Nel frattempo osservo la clientela: la maggior parte degli astanti sono avvocati (il tribunale è a due passi). Li riconosco facilmente perché sono vestiti in abiti molto formali e alcuni hanno il bavaglio bianco, già usato nelle corti britanniche, al collo. Quello che mi stupisce è che quasi ogni tavolo ospita un avvocato elegantissimo e dei poveracci male in arnese. Mi sembra di capire che il ristorante funzioni come sala visite per gli avvocati che si consultano con i loro clienti. Spesso i clienti sono dei ceffi e hanno tutte le stigma, come direbbe il vecchio Lombroso, del “criminale nato”. A volte sembra che abbiano cercato di darsi una sistemata ma che i panni che hanno addosso, buoni per l’udienza, non siano i loro ma che li abbiano piuttosto presi a prestito. Continuo la panoramica sui volti. Mi rendo conto (e qui il Lombroso fa fiasco) che a volte ci sono avvocati che hanno ghigni peggiori di quelli dei loro clienti. La fisiognomica della criminalità rimane una stronzata della criminologia positivista.

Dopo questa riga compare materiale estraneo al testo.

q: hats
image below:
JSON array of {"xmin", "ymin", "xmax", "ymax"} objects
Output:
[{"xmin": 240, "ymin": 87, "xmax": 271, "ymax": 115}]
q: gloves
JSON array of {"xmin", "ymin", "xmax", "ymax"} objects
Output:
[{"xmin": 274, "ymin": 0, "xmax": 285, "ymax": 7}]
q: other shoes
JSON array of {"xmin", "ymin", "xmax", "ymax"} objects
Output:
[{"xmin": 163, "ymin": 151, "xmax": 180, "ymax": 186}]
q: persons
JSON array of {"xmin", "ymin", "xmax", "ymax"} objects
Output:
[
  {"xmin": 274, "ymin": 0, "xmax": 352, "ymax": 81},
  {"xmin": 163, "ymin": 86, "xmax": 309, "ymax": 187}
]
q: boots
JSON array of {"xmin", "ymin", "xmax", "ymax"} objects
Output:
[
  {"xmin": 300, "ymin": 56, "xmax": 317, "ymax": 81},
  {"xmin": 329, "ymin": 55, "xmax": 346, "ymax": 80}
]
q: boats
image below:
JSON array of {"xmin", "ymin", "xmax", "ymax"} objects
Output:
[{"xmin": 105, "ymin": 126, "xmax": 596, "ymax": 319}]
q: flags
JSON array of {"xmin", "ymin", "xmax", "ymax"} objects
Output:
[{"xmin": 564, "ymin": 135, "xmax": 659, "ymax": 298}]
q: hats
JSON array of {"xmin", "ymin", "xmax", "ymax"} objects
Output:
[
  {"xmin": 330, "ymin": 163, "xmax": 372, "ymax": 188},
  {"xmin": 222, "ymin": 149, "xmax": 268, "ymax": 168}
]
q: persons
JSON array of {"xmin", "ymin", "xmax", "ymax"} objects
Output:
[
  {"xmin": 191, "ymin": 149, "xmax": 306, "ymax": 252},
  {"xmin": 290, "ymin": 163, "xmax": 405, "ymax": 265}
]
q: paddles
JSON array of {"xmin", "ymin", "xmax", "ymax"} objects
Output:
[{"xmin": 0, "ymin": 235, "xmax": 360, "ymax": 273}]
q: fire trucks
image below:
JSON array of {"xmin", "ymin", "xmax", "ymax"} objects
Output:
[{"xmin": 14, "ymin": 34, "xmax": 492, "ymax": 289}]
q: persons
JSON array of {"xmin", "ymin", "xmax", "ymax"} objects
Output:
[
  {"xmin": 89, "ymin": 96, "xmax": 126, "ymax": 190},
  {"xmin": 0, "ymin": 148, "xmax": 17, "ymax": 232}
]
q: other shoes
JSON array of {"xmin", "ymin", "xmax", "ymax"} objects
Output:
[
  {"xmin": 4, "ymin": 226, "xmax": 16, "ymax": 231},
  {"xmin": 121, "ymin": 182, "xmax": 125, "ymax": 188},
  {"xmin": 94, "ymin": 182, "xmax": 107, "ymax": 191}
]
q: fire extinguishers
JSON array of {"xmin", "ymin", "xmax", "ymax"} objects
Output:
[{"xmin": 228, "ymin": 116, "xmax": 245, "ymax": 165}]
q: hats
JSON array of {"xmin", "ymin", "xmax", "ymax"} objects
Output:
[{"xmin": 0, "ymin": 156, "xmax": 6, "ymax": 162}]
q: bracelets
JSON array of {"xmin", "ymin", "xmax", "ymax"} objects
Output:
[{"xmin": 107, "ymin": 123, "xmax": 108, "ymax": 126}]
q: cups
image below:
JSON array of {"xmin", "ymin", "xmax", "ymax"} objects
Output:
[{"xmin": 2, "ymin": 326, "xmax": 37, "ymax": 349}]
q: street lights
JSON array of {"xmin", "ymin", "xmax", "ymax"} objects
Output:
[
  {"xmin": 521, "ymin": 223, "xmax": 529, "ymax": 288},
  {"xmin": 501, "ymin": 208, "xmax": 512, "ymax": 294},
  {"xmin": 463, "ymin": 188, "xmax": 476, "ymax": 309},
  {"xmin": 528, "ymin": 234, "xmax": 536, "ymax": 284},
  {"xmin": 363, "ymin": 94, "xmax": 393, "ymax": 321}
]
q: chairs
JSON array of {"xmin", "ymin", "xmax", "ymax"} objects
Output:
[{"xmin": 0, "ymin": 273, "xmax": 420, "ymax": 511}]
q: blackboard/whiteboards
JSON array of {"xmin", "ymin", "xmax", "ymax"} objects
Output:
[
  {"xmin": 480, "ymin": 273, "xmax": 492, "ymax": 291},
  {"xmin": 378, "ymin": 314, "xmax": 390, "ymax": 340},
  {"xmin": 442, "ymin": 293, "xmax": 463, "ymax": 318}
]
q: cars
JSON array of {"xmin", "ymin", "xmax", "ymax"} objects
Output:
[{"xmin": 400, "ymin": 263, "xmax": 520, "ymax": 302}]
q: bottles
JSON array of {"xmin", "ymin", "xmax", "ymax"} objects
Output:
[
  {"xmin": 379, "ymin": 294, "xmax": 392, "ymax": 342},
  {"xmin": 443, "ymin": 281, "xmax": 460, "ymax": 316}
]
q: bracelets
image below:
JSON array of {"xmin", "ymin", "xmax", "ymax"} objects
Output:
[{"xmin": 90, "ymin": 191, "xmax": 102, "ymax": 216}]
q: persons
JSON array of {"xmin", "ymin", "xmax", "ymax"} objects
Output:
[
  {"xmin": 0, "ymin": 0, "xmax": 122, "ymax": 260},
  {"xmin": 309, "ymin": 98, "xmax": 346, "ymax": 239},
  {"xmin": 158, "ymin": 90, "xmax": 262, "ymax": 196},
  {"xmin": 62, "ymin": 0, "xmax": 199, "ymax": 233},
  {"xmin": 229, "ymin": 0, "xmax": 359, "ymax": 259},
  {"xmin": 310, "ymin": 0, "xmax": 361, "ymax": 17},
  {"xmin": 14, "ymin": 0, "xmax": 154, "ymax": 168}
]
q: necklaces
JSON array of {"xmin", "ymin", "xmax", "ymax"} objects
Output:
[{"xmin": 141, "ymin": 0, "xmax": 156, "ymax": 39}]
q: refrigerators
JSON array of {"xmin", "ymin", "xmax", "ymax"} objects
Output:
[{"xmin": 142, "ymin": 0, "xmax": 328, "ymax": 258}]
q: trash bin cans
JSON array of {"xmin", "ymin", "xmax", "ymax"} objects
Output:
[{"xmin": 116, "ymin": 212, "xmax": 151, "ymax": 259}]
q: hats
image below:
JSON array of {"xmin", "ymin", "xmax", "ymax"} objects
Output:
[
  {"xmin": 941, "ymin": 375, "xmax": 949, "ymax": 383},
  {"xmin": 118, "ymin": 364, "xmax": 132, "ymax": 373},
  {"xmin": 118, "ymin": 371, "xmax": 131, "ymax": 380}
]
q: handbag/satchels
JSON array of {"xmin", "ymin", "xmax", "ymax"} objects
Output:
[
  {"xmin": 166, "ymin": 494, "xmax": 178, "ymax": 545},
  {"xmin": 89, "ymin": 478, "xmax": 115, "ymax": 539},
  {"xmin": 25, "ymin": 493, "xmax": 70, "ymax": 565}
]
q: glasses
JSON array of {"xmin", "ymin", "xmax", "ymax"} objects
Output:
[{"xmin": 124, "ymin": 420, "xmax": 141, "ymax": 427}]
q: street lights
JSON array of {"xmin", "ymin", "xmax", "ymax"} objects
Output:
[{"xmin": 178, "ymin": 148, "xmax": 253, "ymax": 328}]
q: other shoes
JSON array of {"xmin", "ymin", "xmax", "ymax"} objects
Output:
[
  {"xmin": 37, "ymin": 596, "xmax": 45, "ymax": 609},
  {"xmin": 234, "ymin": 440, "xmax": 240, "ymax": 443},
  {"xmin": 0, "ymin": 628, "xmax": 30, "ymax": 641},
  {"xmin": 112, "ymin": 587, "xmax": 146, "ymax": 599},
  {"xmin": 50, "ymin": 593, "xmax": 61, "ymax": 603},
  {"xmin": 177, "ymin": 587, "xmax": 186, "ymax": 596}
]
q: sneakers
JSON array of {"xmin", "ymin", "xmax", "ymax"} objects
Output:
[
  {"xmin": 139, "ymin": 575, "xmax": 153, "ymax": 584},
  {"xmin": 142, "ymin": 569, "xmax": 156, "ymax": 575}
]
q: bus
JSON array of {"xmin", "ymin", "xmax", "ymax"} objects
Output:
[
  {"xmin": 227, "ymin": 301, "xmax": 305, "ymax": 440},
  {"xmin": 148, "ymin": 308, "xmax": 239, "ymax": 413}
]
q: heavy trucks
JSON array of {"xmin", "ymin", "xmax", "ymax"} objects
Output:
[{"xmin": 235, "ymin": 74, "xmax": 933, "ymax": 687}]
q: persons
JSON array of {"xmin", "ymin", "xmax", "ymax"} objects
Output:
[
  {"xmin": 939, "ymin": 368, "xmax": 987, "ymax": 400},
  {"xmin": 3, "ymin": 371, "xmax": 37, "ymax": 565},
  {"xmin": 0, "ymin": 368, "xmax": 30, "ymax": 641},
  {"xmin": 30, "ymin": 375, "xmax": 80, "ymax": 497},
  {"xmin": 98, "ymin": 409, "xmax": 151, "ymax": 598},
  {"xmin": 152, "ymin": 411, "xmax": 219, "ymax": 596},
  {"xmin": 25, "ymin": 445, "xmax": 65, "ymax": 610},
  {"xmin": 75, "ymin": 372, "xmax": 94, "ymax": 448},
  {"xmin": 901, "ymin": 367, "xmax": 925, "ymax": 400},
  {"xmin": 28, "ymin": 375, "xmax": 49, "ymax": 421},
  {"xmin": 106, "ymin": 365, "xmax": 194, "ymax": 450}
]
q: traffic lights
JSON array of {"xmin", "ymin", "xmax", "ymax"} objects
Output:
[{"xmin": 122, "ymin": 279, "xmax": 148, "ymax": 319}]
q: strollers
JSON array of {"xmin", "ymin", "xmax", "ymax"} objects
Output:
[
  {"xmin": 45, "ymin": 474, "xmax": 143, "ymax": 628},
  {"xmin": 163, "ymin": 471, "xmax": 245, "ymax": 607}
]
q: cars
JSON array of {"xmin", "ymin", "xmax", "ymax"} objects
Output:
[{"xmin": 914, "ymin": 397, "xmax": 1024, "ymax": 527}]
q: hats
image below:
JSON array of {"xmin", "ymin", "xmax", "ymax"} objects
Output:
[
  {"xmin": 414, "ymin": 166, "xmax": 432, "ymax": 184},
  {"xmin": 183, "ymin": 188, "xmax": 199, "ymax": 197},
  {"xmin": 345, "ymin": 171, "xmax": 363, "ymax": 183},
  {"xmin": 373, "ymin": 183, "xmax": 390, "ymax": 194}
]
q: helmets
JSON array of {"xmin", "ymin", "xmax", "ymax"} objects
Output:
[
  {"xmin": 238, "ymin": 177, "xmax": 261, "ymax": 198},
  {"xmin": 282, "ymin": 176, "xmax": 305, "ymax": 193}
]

Continuo a guardarmi attorno. Non capisco le parole in marathi o in hindi e nessuno parla inglese. Ma dai volti preoccupati degli uni che osservano le mani degli altri che contano con le dita (alla maniera indiana, cioè contando sulle falangi col pollice di una stessa mano, un sistema estremamente efficace e migliore di quello occidentale che permette di arrivare a 12 con una mano sola), capisco che qui si parla di mesi e anni di carcere.
In questo limbo di uomini che aspettano il giudizio e di difensori che mercanteggiano anni di carcere con la stessa tranquillità con cui infilano le zollette di zucchero nel chai, si riassume uno dei conflitti della meravigliosa e corrotta Bombay. Il miglior ristorante in città è quello che della città esprime l’anima, e questo posto umido e sudicio, affollato d’azzeccagarbugli e di poveracci alle soglie di una sentenza, è indiscutibilmente il miglior ristorante in città.